Что требуется:
1. Определите, соответствуют ли тексту о романе Вирджинии Вулф три утверждения: (а) перевод романа выполнила Елена Суриц; (б) язык английского оригинала автор называет грубым; (в) фамилию писательницы пишут с мягким знаком. Для каждого дайте ответ «да» или «нет» и дословно приведите решающие слова из текста.
2. Продолжите текст о романе Вирджинии Вулф, начиная сразу после его последнего предложения.

По какой-то причине фамилию Вирджинии Вулф пишут без мягкого знака, хотя именно с мягкой «л» хочется произнести фамилию писательницы.
Можно предположить, что «волк» на английском языке произносится без смягчённых согласных; но фамилия писательницы на английском — со сдвоенный «о», что в некотором роде освобождает имя собственное от родства с именем нарицательным, несмотря на то, что визуальные различия между wolf и Woolf едва ли можно назвать существенными.
Ощущения после прочтения: «Неужто я прочитал книгу Вирджинии Вулф?Столько фильмов по её произведениями или по мотивам, столько рассказов и разговоров о ней... так часто я сталкивался с её именем и её наследием в культуре.
И, вот, наконец: я прочитал роман Вирджинии Вулф».
Язык в книге — как на русском, так и на английском — потрясающий.
На английском, правда, он скорее изысканный, тонкий. А на русском... Это какой-то Элитарный Русский Язык. Сейчас так не пишут, тем более не говорят: как строятся предложения, как выбирается лексика фразы.
Автор перевода — Елена Суриц. Испытываю неиссякаемую благодарность за то, что она позволила мне познакомиться с Вулф на моём родном языке, не обращаясь (пусть даже и на едва двухстах страницах) к роману посредством моего калечного, неполноценного английского... но и моего владения хватило оценить и изысканность английского оригинала, и гениальное понимание автора переводчиком.

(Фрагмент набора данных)
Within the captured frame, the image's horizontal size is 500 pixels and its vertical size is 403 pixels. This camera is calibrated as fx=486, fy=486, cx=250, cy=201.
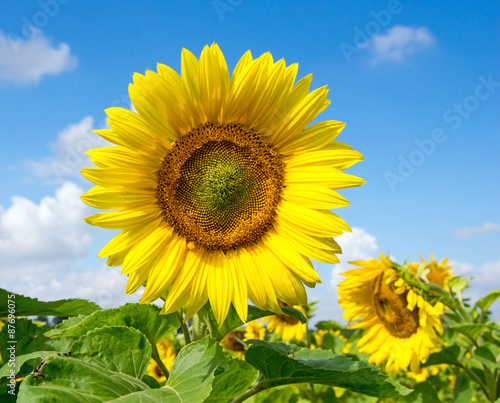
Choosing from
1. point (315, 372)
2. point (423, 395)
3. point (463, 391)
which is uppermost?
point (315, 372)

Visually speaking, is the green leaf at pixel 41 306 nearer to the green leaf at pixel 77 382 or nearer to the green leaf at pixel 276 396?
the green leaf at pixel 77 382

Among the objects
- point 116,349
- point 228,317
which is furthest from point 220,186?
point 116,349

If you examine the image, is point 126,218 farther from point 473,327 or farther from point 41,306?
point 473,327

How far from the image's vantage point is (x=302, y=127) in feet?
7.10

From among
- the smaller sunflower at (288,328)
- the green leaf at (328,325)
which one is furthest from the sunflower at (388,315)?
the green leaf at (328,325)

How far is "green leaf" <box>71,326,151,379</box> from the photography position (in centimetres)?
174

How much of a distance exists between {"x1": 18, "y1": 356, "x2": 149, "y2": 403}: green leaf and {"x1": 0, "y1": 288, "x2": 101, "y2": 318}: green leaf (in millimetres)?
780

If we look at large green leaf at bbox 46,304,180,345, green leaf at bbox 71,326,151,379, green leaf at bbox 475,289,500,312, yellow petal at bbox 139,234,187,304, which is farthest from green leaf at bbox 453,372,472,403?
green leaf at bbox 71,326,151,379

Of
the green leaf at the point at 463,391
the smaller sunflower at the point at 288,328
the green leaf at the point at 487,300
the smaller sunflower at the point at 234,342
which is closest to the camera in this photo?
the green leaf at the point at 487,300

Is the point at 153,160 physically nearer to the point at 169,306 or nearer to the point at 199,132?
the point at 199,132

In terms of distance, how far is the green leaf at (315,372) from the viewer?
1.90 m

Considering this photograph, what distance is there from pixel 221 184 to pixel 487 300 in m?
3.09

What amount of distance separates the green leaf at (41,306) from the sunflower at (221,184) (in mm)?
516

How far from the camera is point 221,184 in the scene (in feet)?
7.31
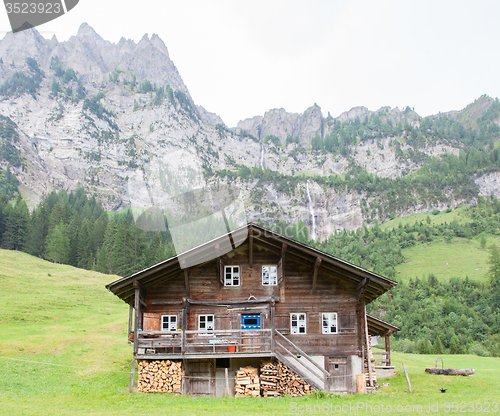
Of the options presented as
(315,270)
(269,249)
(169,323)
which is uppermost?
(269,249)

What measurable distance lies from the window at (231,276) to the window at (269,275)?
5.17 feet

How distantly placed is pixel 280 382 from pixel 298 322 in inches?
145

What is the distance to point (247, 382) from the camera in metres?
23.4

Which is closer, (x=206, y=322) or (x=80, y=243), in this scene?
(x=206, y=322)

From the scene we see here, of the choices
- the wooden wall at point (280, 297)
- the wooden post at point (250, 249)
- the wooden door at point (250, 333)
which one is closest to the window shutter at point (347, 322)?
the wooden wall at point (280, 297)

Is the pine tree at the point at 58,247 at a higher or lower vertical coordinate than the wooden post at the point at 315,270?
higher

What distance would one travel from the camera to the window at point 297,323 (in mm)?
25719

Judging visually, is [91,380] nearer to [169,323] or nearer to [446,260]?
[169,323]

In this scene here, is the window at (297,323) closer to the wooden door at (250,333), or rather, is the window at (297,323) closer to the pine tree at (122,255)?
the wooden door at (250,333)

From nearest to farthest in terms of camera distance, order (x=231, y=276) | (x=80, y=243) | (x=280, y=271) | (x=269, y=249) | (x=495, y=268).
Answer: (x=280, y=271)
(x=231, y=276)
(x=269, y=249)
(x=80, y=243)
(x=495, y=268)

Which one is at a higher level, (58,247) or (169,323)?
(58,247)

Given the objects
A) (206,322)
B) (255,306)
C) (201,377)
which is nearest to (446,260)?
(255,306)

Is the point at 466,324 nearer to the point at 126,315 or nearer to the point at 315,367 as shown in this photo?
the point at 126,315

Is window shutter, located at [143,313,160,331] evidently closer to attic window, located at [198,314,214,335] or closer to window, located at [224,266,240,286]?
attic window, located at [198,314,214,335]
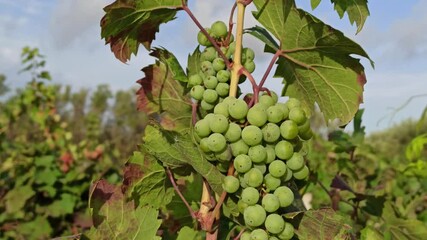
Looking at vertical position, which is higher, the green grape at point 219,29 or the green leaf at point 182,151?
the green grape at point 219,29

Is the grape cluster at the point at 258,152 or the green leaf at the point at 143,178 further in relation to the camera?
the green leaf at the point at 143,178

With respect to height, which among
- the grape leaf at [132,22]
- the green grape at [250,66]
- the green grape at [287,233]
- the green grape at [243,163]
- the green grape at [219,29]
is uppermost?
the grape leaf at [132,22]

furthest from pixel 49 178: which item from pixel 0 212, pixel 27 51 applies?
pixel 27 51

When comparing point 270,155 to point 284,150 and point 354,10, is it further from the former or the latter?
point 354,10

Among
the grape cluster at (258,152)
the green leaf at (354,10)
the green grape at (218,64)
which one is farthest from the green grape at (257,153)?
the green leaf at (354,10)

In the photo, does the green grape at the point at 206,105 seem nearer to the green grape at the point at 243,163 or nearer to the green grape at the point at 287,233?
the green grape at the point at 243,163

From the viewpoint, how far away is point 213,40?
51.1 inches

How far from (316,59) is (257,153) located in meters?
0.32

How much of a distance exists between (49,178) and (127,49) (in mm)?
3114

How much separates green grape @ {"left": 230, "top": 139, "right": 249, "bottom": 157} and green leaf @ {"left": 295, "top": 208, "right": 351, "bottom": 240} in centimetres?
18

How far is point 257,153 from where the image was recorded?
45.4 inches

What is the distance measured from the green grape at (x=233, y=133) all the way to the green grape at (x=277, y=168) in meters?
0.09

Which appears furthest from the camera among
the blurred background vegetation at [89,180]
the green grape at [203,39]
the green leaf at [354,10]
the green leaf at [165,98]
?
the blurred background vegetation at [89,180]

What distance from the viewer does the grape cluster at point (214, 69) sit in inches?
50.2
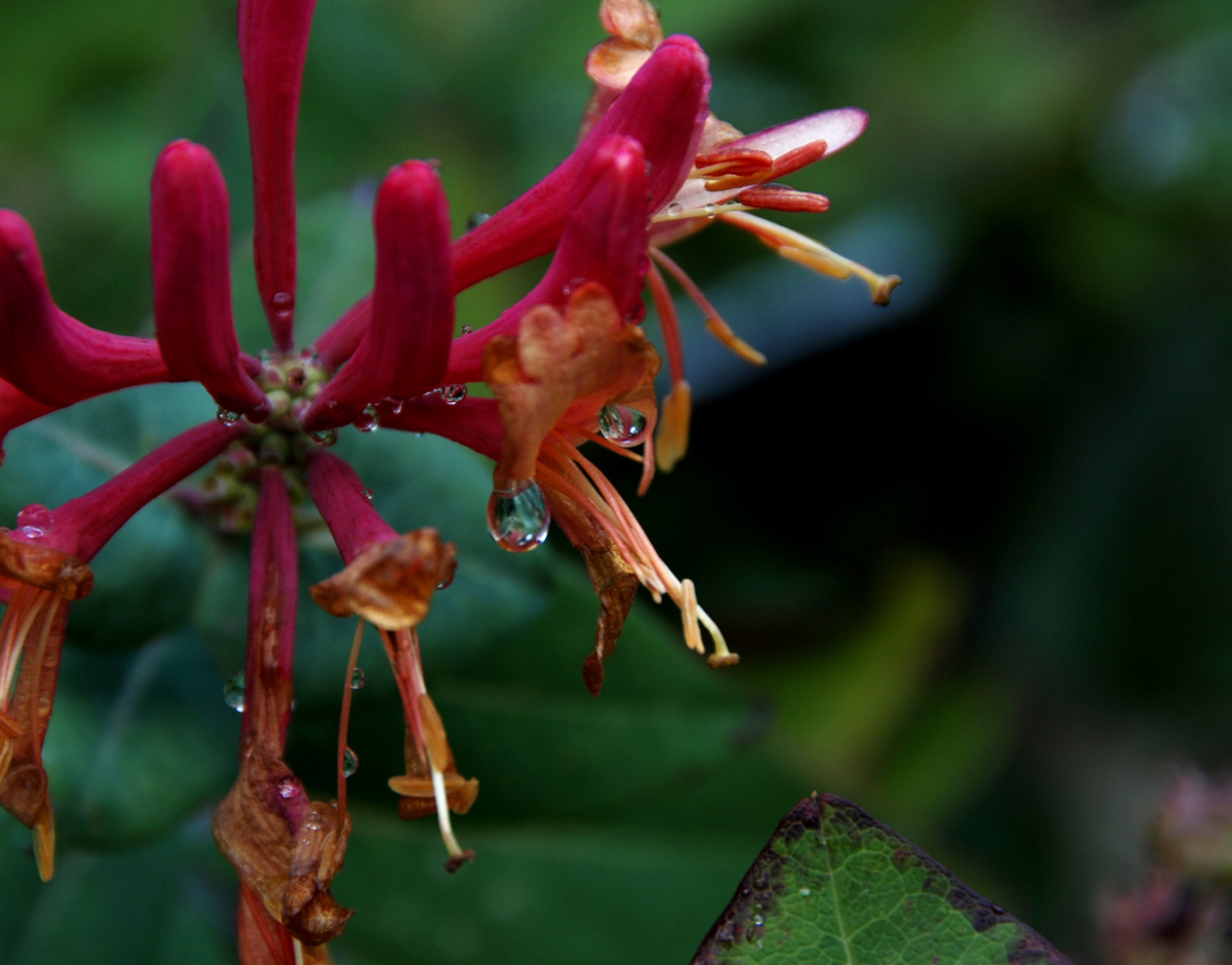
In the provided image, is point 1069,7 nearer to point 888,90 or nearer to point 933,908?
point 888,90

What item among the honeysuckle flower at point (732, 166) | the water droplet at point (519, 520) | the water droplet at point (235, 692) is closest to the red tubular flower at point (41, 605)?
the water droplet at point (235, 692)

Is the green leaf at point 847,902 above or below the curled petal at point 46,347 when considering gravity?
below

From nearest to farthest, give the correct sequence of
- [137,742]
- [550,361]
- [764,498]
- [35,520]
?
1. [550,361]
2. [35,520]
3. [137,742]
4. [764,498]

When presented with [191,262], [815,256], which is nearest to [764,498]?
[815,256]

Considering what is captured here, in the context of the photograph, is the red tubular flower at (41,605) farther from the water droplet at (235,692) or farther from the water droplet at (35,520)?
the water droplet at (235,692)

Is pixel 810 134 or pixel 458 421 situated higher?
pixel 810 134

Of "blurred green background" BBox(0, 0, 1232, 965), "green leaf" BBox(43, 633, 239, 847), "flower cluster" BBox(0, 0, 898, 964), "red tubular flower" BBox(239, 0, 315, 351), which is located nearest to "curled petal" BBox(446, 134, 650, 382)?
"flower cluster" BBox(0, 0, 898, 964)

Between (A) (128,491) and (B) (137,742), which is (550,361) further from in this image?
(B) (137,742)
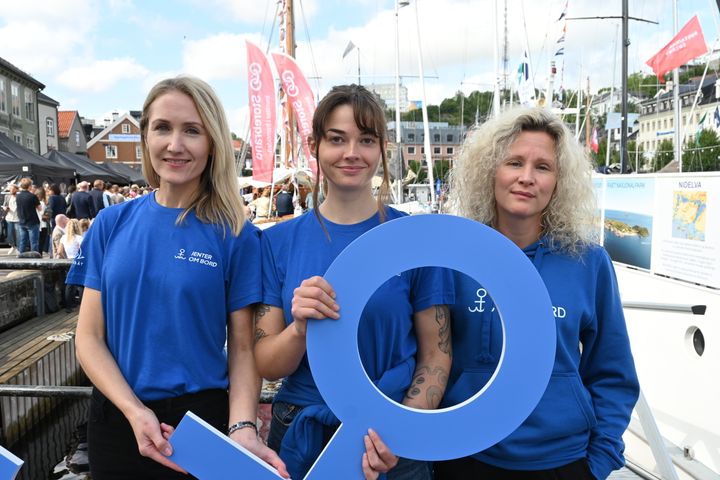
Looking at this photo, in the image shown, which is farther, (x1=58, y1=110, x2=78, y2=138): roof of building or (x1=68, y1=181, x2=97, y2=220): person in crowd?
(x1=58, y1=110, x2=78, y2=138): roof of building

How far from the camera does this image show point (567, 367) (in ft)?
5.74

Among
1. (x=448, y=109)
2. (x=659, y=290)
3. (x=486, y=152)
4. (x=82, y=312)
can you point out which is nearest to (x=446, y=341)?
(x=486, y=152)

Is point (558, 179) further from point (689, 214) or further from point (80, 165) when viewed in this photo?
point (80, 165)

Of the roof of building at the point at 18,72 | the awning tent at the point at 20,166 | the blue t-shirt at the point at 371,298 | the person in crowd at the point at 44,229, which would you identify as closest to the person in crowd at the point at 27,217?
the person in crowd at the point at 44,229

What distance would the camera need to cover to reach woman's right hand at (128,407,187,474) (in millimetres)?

Ответы к заданиям:
1.
(а) Да: «Автор перевода — Елена Суриц».
(б) Нет: «На английском, правда, он скорее изысканный, тонкий».
(в) Нет: «фамилию Вирджинии Вулф пишут без мягкого знака».

2.
В начале романа мне показалось, что автор исследует редкое (или даже уникальное) явление в литературе, как женское умопомрачение. Раньше я встречал его у Фитцджеральда в «Ночь нежна», у Толстого в «Анне Карениной».
Но не надо путать желаемое с действительным, я стал жертвой предубеждения: пусть Вулф и обладала хрупким душевным здоровьем, в «Миссис Дэллоуэй» женские персонажи — сильные персонажи; хрупкие внешне, женщины Вулф умеют сносить испытания, умеют править и управлять, организовывать, завоевывать, учить и преподавать. Вот где феминистский посыл книги, о котором я читал отдельно, но как-то не обнаруживал его наличие во время чтения самой книги.
А мужчинам в книге наоборот позволено быть слабыми, потерянными и страдать умопомрачением.
В контексте того, что привычное патриархальному обществу прошлого века понимание гендера и присущих ему социальных моделей поведения индивида поменялось, интересно рассмотреть как Вирджиния Вулф даёт понимание любви женщиной её века:
«Они всегда странным образом могли сообщаться без слов. Она всегда понимала тотчас, если он её осуждал»
Написала бы современная женщина такие строки? Написала бы. Каждая? Далеко не всякая. Сегодня понятие гендера, ролевых и социальных моделей во взаимоотношениях между людьми расширились, а их границы размылись.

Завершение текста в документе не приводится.